I sat there with a friend from Nazareth and I started telling him about London. Look at us, I said, we are here and we pretend not to see all these interesting people surrounding us. I would love now to talk to them. But we never get the chance, because everyone in London is supposed to live in his small world. London is a universe of small worlds. You can meet everyone, but you do not. We walk everyday elbow to elbow and we pretend to be stranger, we pretend that that physical contact did not take place – that physical contact is not a contact.
But this is absurd, people are alienated and their only way of surviving is becoming more and more alone – more and more stranger to others.
If from one side people are trying to gather together they do it in antisocial places like clubs, for example. And they take antisocial drugs, like amphetamines. Synthetic drugs belong to a synthetic world and a synthetic music of which London is the empire. An empire of loneliness.
Too much together but nothing gets shared. If you actually go and walk the streets of London you will get a lot of sights, emotions, sensations, smiles from people but all these contacts are sudden and when you lie down in your bed at night you feel full but empty.
So I thought we should create in London a different place – and there is one up in Kingsland Rd, the Melange Collective. But, I think, we, Londoners, we should create another one.
There are too many clubs in London and they are all so standardized. It is impressive – synthetic world with synthetic sensations people are searching their souls but they get it lost again by taking amphetamines in prisons – clubs.
If you actually think about it you might have fun dancing in a London club but after a bit you will feel just the four walls of that artificial cage of fun and the sweat of people.
So, I think we should create a new place. I had a vision of this new place. I want a place in which people can gather together and not be bored of each other, in which the creativity of each of us will come out and shine of uniqueness. I want a place in which you do not need to take an amphetamine to find your soul because you will be there to donate your soul to others. I want a place covered up in art.
And now I tell you how.
It will be a place that will have not real walls. It will be build up with old screens of computer and from the outside it will be just covered with a particular metal foil. Around there will be a garden with coloured lights and their colours will reflect in dozen of imaginary lullabies dancers.
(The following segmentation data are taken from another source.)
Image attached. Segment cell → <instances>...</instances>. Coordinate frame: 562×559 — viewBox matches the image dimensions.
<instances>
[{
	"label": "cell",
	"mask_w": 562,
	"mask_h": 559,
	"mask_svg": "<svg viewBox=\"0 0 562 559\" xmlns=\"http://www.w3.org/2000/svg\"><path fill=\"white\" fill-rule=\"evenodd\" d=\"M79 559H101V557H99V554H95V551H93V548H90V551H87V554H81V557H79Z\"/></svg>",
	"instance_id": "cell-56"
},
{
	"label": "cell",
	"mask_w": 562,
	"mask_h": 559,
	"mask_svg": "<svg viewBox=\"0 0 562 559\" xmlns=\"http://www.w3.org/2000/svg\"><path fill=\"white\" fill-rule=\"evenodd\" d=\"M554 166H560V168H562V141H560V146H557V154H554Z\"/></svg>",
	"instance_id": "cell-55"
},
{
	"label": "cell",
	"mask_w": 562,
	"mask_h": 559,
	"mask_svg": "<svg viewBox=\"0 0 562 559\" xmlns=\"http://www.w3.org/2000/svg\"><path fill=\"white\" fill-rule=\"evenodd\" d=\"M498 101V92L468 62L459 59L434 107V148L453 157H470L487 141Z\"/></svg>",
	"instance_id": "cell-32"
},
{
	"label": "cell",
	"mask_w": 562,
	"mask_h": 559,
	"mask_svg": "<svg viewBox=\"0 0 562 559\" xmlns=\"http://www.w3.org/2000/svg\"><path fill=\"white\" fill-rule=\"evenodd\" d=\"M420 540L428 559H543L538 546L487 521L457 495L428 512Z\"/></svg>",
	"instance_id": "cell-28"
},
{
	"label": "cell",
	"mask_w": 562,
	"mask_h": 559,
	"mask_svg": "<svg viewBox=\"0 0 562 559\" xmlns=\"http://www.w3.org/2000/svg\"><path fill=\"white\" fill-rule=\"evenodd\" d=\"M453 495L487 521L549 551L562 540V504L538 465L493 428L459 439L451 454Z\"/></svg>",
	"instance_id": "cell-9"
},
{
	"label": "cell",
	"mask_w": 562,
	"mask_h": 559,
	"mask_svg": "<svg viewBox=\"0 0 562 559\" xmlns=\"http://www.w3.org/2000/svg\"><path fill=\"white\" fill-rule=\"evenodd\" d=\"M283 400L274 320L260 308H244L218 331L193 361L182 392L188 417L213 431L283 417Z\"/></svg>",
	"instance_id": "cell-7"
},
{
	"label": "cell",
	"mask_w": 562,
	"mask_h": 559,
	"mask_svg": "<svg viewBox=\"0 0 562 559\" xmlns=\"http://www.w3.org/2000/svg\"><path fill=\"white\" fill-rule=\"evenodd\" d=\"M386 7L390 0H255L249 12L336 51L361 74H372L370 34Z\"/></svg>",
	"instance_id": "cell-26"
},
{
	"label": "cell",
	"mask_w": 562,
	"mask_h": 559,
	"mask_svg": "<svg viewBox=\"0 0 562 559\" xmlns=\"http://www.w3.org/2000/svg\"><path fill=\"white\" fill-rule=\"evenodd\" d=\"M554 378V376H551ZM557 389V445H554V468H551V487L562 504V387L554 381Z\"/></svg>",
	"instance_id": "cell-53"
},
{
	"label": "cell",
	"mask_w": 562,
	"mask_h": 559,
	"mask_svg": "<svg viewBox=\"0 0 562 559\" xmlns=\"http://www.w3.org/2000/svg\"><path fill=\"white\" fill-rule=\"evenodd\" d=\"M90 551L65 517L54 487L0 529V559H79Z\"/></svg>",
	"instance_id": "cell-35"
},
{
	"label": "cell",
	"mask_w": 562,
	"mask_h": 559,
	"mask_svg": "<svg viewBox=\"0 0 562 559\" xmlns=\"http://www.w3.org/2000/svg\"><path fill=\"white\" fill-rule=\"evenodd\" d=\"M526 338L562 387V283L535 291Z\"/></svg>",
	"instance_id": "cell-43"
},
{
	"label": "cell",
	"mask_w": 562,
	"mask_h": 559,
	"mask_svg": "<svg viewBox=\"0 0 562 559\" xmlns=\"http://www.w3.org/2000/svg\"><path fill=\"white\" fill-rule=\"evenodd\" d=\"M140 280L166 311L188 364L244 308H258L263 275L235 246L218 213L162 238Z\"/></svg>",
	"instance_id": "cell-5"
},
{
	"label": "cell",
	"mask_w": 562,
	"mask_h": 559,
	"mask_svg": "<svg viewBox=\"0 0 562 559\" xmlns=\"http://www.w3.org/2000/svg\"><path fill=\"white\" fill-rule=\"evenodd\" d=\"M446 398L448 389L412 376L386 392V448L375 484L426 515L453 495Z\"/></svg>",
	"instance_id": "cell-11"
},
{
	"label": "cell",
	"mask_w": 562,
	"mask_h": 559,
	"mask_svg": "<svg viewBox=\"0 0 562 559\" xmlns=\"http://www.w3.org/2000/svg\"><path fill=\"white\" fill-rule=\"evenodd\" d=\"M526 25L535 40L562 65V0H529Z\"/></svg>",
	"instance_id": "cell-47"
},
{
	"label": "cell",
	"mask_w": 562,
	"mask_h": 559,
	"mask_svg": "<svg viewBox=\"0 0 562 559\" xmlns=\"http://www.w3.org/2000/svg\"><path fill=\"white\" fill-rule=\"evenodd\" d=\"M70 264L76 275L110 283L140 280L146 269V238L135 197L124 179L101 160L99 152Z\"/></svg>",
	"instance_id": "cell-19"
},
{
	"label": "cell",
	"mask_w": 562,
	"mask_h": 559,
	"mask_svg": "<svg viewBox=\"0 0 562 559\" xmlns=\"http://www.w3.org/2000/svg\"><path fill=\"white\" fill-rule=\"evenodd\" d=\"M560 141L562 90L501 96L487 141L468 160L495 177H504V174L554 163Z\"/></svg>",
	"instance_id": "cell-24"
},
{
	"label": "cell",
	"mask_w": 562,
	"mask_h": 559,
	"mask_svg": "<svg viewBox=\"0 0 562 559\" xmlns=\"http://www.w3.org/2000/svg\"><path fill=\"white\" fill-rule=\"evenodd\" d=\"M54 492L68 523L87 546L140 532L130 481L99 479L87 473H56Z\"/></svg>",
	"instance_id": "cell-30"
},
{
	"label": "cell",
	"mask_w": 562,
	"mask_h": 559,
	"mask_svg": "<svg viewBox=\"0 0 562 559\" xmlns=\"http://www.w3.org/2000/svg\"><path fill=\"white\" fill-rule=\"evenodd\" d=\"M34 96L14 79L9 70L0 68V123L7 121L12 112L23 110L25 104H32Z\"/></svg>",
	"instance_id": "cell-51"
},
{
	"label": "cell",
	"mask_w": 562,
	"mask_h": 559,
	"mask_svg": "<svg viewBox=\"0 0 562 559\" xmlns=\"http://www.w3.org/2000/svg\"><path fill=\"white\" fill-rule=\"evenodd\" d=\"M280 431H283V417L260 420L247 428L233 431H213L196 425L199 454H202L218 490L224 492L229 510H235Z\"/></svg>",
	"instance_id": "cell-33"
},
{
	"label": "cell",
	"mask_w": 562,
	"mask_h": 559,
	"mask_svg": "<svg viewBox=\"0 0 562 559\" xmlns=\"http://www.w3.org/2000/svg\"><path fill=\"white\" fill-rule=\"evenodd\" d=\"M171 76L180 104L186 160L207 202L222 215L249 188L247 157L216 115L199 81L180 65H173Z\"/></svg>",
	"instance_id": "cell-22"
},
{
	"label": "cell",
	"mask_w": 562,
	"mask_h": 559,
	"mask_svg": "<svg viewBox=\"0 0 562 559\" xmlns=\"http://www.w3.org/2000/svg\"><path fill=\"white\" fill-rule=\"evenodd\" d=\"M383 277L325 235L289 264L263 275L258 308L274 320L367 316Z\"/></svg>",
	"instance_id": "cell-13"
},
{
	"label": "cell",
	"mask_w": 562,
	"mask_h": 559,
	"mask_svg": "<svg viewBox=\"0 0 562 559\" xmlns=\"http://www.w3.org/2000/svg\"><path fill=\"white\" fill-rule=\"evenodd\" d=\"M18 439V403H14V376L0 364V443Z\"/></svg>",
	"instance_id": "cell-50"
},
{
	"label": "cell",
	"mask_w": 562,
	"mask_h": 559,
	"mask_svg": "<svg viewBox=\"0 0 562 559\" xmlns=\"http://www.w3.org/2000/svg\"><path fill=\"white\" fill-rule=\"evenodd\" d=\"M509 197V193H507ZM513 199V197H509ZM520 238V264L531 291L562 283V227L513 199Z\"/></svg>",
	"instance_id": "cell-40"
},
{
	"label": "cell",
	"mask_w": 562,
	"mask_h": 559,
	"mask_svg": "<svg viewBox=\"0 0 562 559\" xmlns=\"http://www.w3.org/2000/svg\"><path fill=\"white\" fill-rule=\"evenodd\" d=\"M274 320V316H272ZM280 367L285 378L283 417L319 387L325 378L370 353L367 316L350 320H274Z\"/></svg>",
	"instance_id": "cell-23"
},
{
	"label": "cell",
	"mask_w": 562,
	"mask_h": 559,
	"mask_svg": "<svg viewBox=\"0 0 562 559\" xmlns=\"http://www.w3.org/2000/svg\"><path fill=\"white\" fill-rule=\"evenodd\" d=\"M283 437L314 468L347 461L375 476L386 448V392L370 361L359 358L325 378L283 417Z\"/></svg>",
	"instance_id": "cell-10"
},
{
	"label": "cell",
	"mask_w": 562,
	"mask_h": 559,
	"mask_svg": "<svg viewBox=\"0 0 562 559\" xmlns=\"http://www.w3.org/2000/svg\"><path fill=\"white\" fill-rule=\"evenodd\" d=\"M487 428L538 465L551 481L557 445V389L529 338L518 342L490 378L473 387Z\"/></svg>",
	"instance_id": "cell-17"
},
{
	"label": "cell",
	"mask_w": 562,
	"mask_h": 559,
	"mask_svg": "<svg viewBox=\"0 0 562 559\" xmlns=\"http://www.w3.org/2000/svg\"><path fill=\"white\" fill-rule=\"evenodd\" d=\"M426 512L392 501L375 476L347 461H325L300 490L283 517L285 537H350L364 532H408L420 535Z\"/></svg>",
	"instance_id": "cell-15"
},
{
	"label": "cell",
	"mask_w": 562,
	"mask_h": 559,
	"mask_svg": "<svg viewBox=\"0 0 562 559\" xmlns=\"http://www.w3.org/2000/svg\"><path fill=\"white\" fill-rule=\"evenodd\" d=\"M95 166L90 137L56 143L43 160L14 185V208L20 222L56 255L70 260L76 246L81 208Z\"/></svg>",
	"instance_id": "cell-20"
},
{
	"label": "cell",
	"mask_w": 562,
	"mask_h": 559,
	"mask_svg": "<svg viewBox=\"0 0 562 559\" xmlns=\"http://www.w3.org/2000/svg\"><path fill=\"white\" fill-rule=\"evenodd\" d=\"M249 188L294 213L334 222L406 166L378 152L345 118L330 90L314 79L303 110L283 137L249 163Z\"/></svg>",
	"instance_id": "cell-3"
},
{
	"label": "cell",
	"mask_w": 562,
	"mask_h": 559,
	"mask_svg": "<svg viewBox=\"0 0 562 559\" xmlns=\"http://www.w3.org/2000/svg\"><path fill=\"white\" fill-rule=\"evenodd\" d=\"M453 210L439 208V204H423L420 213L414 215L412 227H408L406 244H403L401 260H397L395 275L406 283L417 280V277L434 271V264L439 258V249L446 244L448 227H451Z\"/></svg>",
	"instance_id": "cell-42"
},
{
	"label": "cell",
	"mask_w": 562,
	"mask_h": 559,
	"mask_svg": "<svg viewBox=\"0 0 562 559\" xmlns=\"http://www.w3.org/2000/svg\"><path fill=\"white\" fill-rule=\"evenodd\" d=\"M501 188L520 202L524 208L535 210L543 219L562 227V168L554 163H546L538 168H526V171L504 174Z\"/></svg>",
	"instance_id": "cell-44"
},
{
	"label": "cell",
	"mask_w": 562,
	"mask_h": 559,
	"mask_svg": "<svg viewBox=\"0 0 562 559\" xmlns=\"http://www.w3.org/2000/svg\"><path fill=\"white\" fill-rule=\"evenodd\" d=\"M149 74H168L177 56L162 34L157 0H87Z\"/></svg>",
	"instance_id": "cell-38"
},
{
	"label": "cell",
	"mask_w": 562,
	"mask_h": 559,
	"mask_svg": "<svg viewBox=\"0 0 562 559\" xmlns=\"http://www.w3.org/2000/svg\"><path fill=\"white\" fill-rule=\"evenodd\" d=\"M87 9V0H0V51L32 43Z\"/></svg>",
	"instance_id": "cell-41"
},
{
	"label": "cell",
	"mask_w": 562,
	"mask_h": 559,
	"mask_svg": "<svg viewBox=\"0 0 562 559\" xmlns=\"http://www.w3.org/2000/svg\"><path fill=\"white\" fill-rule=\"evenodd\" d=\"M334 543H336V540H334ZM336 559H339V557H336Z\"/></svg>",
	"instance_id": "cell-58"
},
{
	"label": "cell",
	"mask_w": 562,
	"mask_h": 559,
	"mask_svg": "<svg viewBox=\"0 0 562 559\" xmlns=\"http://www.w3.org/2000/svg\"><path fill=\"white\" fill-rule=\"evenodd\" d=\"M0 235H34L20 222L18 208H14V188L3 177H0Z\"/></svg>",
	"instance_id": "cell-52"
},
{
Then from the inside each computer screen will have a different video art record and the whole place will just look like a harmony of colours and images. The floor must be just wood and the ceiling, oh, I would love a glass ceiling to see the stars out of it. I do not want any clocks because the time should not be counted in there. Music will flow among screens and huge speakers and people will dance happy. There should be a basement all white where everyone can paint on the walls and around, play, do theatre or whatever installation.
I would love people to know that by building such a place, we would avoid the dumping of all our old computers to the third world.
I would love to see people happy because of this, I would love to see people understanding that our objects do have a soul too. That we cannot just use a computer and when we do not like it anymore we dump it to Nigeria. One day, that computer will come back to us. He will knock at our doors.
I would build a disco labyrinth done up of computers and leave the Third World clean.
I would love to see Londoners happy to dance inside a labyrinth of computer and souls, and smile, hand in hand.